- Date: 13–19 July
- Edition: 20th
- Surface: Hard
- Location: Pozoblanco, Spain

Champions

Singles
- Chris Rodesch

Doubles
- Alejo Sánchez Quílez / Benjamín Winter López
- ← 2025 · Open de Tenis Ciudad de Pozoblanco · 2027 →

= 2026 Open de Tenis Ciudad de Pozoblanco =

The 2026 Open de Tenis Ciudad de Pozoblanco was a professional tennis tournament played on hardcourts. It was the 20th edition of the tournament, which was part of the 2026 ATP Challenger Tour. It took place in Pozoblanco, Spain between 13 and 19 July 2026.

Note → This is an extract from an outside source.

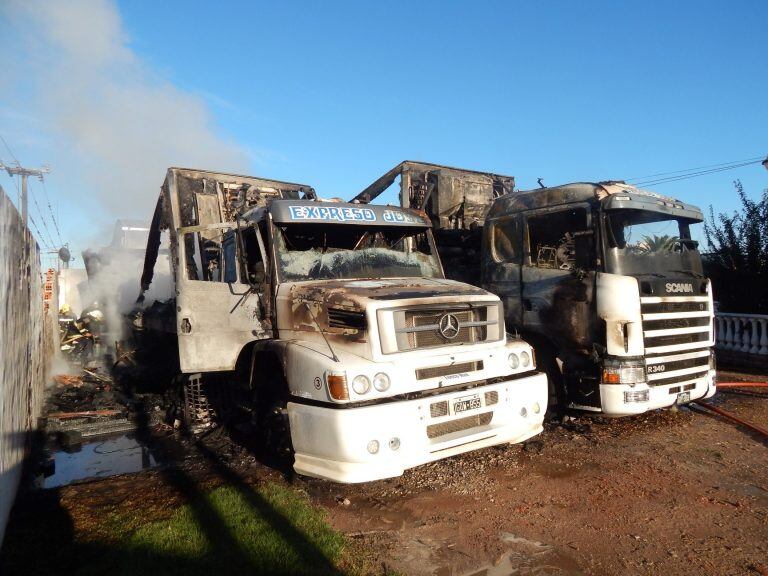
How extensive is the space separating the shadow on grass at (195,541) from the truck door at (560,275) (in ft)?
11.7

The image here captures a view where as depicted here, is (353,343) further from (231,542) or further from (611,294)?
(611,294)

==Singles main-draw entrants==
===Seeds===

| Country | Player | Rank^{1} | Seed |
|---|---|---|---|
| LUX | Chris Rodesch | 173 | 1 |
| ARG | Juan Pablo Ficovich | 197 | 2 |
| FRA | Luka Pavlovic | 217 | 3 |
| FRA | Hugo Grenier | 223 | 4 |
| GBR | Oliver Crawford | 232 | 5 |
| FRA | Dan Added | 237 | 6 |
| CHN | Zhou Yi | 240 | 7 |
| GBR | Alastair Gray | 277 | 8 |

- ^{1} Rankings are as of 29 June 2026.

===Other entrants===
The following players received wildcards into the singles main draw:
- ESP Alejandro López Escribano
- ESP Pablo Pérez Navarro
- ESP Alejo Sánchez Quílez

The following player received entry into the singles main draw through the College Accelerator programme:
- FRA Paul Inchauspé

The following player received entry into the singles main draw through the Junior Accelerator programme:
- BUL Ivan Ivanov

The following player received entry into the singles main draw through the Next Gen Accelerator programme:
- COL Miguel Tobón

The following players received entry into the singles main draw as alternates:
- THA Maximus Jones
- UKR Vadym Ursu
- FRA Cyril Vandermeersch

The following players received entry from the qualifying draw:
- ESP Izan Almazán Valiente
- Ilya Ivashka
- Pavel Lagutin
- MAS Mitsuki Wei Kang Leong
- TUN Aziz Ouakaa
- CZE Dominik Palán

The following player received entry as a lucky loser:
- ITA Massimo Giunta

==Champions==
===Singles===

- LUX Chris Rodesch def. Ilya Ivashka 6–4, 2–6, 7–6^{(7–5)}.

===Doubles===

- ESP Alejo Sánchez Quílez / ESP Benjamín Winter López def. TUR Arda Azkara / TUR Yankı Erel 6–2, 7–5.